▸ **EXCERPT**
= = = =
Of course, an entrepreneur can always offer to pay sufficiently high interest rates to overcome the regulatory handicap. But, would doing so not make him even more risky? With current regulatory risk aversion we should cry for the future real economy of our children.
Sir, in 2003, at the World Bank’s Executive Board (before Nassim Nicholas Taleb had appeared on the scene to discuss fragility) I stated: "A mixture of thousand solutions, many of them inadequate, may lead to a flexible world that can bend with the storms. A world obsessed with Best Practices may calcify its structure and break with any small wind."
So, I guess you can you imagine how much I fret us humans falling into the hands of a final conquering algorithm.
Or having to suffer the consequences of the systemic risks resulting from banks using fewer and fewer human bankers… with probably higher bonuses to the remainders.
By the way since the replaced bankers used to pay taxes, will we at least be able to tax those algorithms?
But, come to think of it, if an algorithm substituted for bank regulators that could be great news. I mean any half-decent algorithm would be able to figure out that what is really risky for our bank system is not what is perceived as risky but what is perceived as safe.
And any half-decent algorithm would also require an answer to the question of “What is the purpose of banks?” And I suppose no regulator would dare tell it, “Only to make the maximum risk adjusted returns on equity”
@PerKurowski
June 26, 2016
Embracing some inefficiency and duplication will improve resilience and recovery; and will reduce system fragility.
Sir, Gillian Tett writes “one of the problems of the modern world is that we live in such a tightly interconnected global system that it is a fantasy to think we can ever abolish all [terrorist] threats” and argues “the sooner our leaders can start talking bout resilience and recovery – and embracing some inefficiency and duplication– the better”, “Resilience in a time of crises”, June 25.
In March 2003, as an Executive Director at the World Bank, in a formal written statement I stated:
"A mixture of thousand solutions, many of them inadequate, may lead to a flexible world that can bend with the storms. A world obsessed with Best Practices may calcify its structure and break with any small wind.
= = = =
▸ **EXTRACTED INFORMATION**

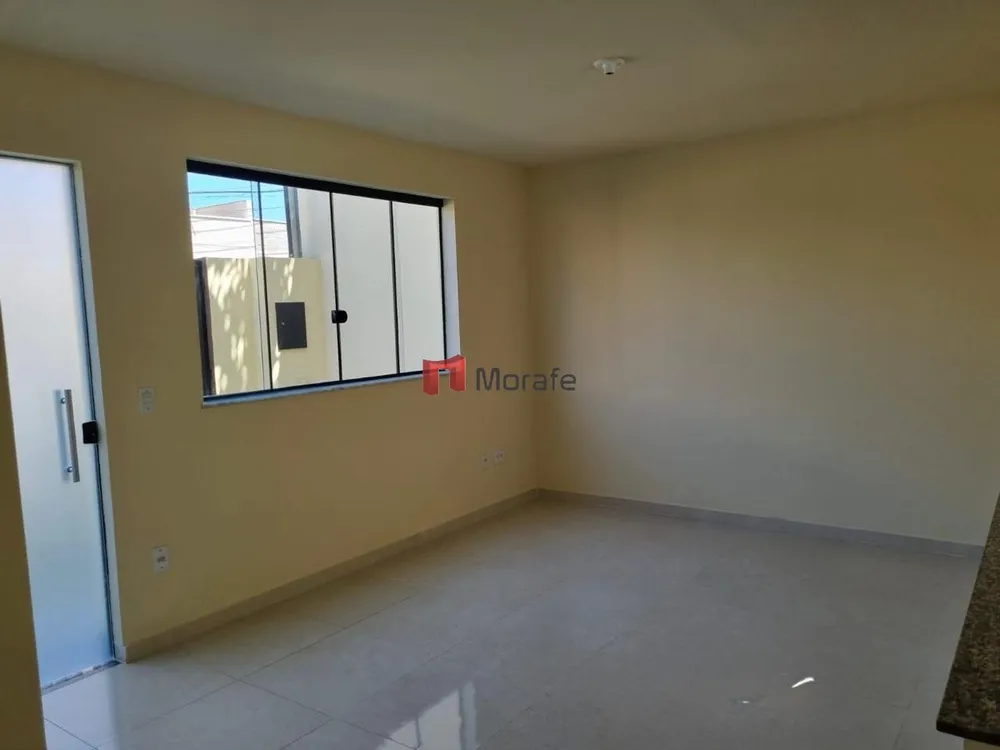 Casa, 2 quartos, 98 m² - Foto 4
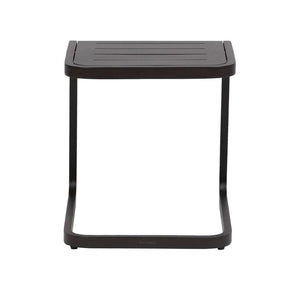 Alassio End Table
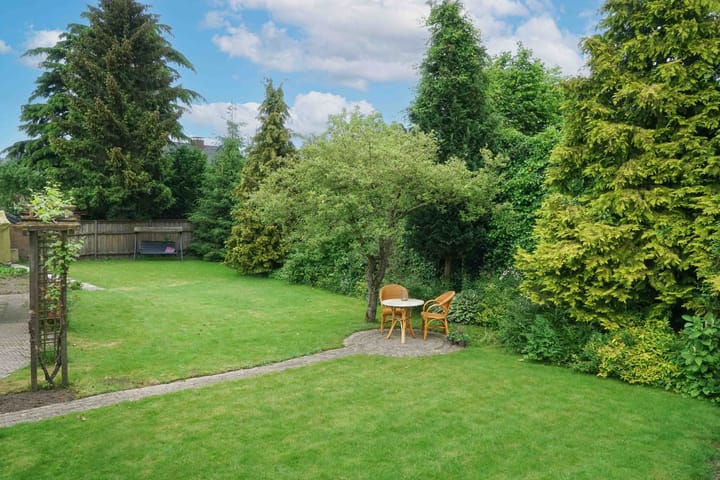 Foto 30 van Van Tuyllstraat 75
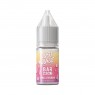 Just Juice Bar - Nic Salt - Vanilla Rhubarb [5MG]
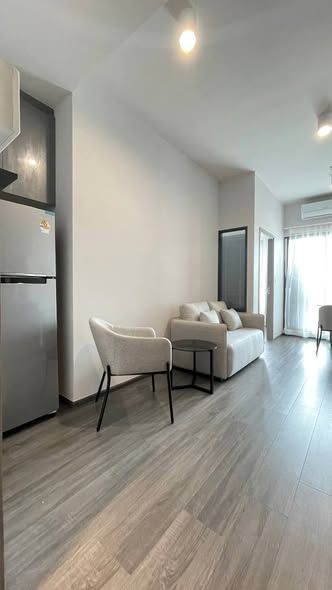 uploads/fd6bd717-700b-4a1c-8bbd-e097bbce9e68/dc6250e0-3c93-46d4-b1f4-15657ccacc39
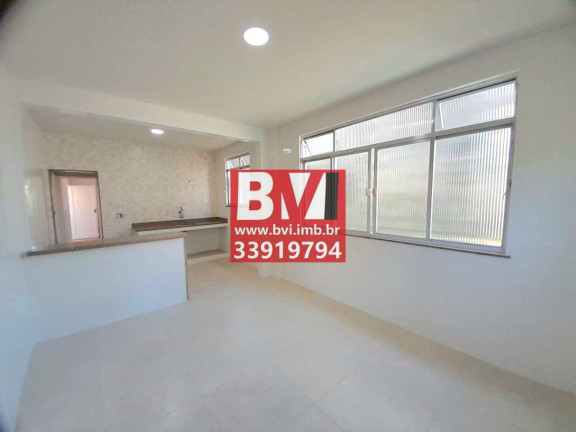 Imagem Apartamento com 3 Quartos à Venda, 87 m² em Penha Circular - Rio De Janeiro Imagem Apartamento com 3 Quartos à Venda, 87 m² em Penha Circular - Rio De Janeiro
= = = =
According to the excerpt, in what role and at which institution was the writer serving when making the formal written statement in March 2003?

▸ **RESPONSE TO THE TASK**
An Executive Director at the World Bank.